I don’t understand why certain foods and beverages are coded ‘girly’ or ‘macho’. I used to have a boyfriend, many years ago, who liked strawberry daiquiris, the quintessential girly drink. He didn’t hesitate to order them in public. I think people were maybe a little more accepting of it back then – androgeny was hip in the 1980s.
I also read somewhere that many men were reluctant to recycle, because they were afraid it would make them look ‘gay’.
Hello! I would be grateful if you could post about this misogynistic article in The Federalist:
https://thefederalist.com/2020/10/05/how-strong-women-like-amy-coney-barrett-submit-to-their-husbands-with-joy/
I’ve never cared a whole lot for pumpkin spice lattes. I’m more a cinnamon dolce lady. Also, I now live miles and miles from the nearest Starbucks. I used to live in a town thar had one on almost every corner.
@Jenora & Dalilama: Thanks for pointin that out, really interesting. I agree about the food mystification nonsense. I just really hate the artificial banana flavor. I’m generally pretty picky with fruit as I prefer them slightly before they’re ripe (my tolerance for sweet flavors isn’t that high). Banana flavor stands out to me because it is so much sweeter than the bananas I’m used to.
@Surplus: In the netherlands christmas is usually warded off somewhat by the Sinterklaas celebrations (our saint Nicholas, with his blackface pal), but that tends to creep further up into the year. I came across the first of those yesterday in the supermarket. Halloween isn’t really a thing here (yet).
@Naglfar:
Food Babe. *twitch* Yeah, she’s the epitome of exactly the sort of idiocy I was talking about, and she’s managed to get enough clout to actively make food less safe for everybody, as well as encouraging the sort of distrust of science and authorities that underlies so many of the conspiracy theories we’re all dealing with now.

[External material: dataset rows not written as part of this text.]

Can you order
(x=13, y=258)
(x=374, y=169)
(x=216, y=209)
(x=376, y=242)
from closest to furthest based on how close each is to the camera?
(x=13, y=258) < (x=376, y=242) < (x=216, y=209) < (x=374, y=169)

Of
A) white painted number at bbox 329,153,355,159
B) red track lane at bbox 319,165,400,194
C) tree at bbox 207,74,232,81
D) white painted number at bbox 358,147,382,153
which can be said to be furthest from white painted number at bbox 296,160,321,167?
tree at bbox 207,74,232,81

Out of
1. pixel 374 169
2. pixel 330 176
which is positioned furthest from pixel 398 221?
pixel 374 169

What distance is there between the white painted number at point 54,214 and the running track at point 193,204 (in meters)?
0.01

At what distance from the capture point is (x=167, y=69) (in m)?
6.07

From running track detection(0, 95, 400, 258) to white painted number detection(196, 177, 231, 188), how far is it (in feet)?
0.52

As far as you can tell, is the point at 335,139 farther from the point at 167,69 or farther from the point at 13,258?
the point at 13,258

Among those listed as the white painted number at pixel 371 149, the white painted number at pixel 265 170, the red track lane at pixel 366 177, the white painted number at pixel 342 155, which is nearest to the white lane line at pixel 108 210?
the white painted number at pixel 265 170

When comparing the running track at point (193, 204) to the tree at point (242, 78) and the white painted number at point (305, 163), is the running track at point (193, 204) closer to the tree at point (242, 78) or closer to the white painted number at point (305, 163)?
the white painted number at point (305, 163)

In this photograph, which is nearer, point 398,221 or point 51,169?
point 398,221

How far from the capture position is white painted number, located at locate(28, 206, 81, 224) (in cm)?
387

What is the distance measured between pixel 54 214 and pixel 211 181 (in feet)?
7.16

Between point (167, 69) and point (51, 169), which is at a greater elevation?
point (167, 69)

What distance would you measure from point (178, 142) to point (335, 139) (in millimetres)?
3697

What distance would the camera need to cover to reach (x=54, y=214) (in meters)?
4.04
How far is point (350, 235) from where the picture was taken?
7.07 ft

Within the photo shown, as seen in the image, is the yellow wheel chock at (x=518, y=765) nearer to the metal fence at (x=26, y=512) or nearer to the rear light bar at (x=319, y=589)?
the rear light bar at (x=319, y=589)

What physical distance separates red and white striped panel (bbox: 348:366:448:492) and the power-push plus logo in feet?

She seems like the sort of person where the only reason she might not fall for the ‘Di-Hydrogen Monoxide’ joke is that she already got embarrassed badly by falling for it previously.
(For those unfamiliar with the joke, people have written up entire websites on Dihydrogen Monoxide, using the same sort of inflammatory language used by a lot of the ‘don’t eat chemicals’ sorts of people. DHMO is, in fact, just water. It’s still possible to overdose on it. It’s possible to overdose on Oxygen, too, which doesn’t make it any less necessary.)
@Jenora Feuer
DHMO is one of those things where it’s hard to tell which sites are serious and which are satire. I know at least a few are Poe’s Law satires of it.